'Surrender Leningrad' poll: Public wrath meets presidential council's warning
A cable TV association has warned that broadcasters may take Dozhd off the airwaves
MOSCOW, January 29. /ITAR-TASS/. A presidential committee on media freedom has intervened in a dispute over a television channel opinion poll asking if besieged Leningrad should have been surrendered to Nazi forces to save its starving citizens in the Great Patriotic War.
The survey by web portal Dozhd (Rain) has been condemned in the State Duma lower house of parliament as rehabilitation of Nazism and “betrayal of our people.” A cable TV association has warned that broadcasters may take Dozhd off the airwaves. Moreover, the channel itself has apologized for airing the issue of what could have happened to change the course of bloody events in the 1941-45 conflict.
However, the finger of scorn — and the threat of a switch-off — has brought a warning from a committee on information freedom in the Presidential Council for Civil Society and Human Rights. “No registered media outlet can be shut down or switched off without a warning from the Russian telecommunications watchdog and a court verdict,” the committee has declared.

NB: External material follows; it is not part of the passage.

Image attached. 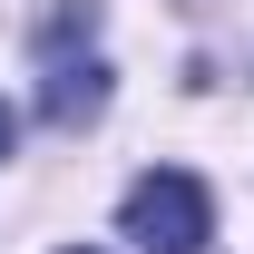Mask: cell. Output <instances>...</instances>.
I'll list each match as a JSON object with an SVG mask.
<instances>
[{"mask_svg": "<svg viewBox=\"0 0 254 254\" xmlns=\"http://www.w3.org/2000/svg\"><path fill=\"white\" fill-rule=\"evenodd\" d=\"M127 235L147 254H205L215 235V195L195 186L186 166H147L137 186H127Z\"/></svg>", "mask_w": 254, "mask_h": 254, "instance_id": "1", "label": "cell"}, {"mask_svg": "<svg viewBox=\"0 0 254 254\" xmlns=\"http://www.w3.org/2000/svg\"><path fill=\"white\" fill-rule=\"evenodd\" d=\"M98 108H108V68H98V59H49V78H39V118H49V127H88Z\"/></svg>", "mask_w": 254, "mask_h": 254, "instance_id": "2", "label": "cell"}, {"mask_svg": "<svg viewBox=\"0 0 254 254\" xmlns=\"http://www.w3.org/2000/svg\"><path fill=\"white\" fill-rule=\"evenodd\" d=\"M10 137H20V127H10V108H0V157H10Z\"/></svg>", "mask_w": 254, "mask_h": 254, "instance_id": "3", "label": "cell"}, {"mask_svg": "<svg viewBox=\"0 0 254 254\" xmlns=\"http://www.w3.org/2000/svg\"><path fill=\"white\" fill-rule=\"evenodd\" d=\"M68 254H88V245H68Z\"/></svg>", "mask_w": 254, "mask_h": 254, "instance_id": "4", "label": "cell"}]
</instances>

“The public committee dealing with pleas against media outlets should give a professional, ethical assessment of journalists' work,” it said in a statement posted on the presidential council's website.
Committee members made their move after Russian cable television association President Yuri Pripachkin said on Tuesday that cable operators “are losing their subscribers over such TV channels staging provocations,” noting that individual operators will take independent action.
Stepping in, the president's committee warns that pulling the plug on Dozhd would seek “to punish journalists severely ", noting procedures and protocol to be followed first.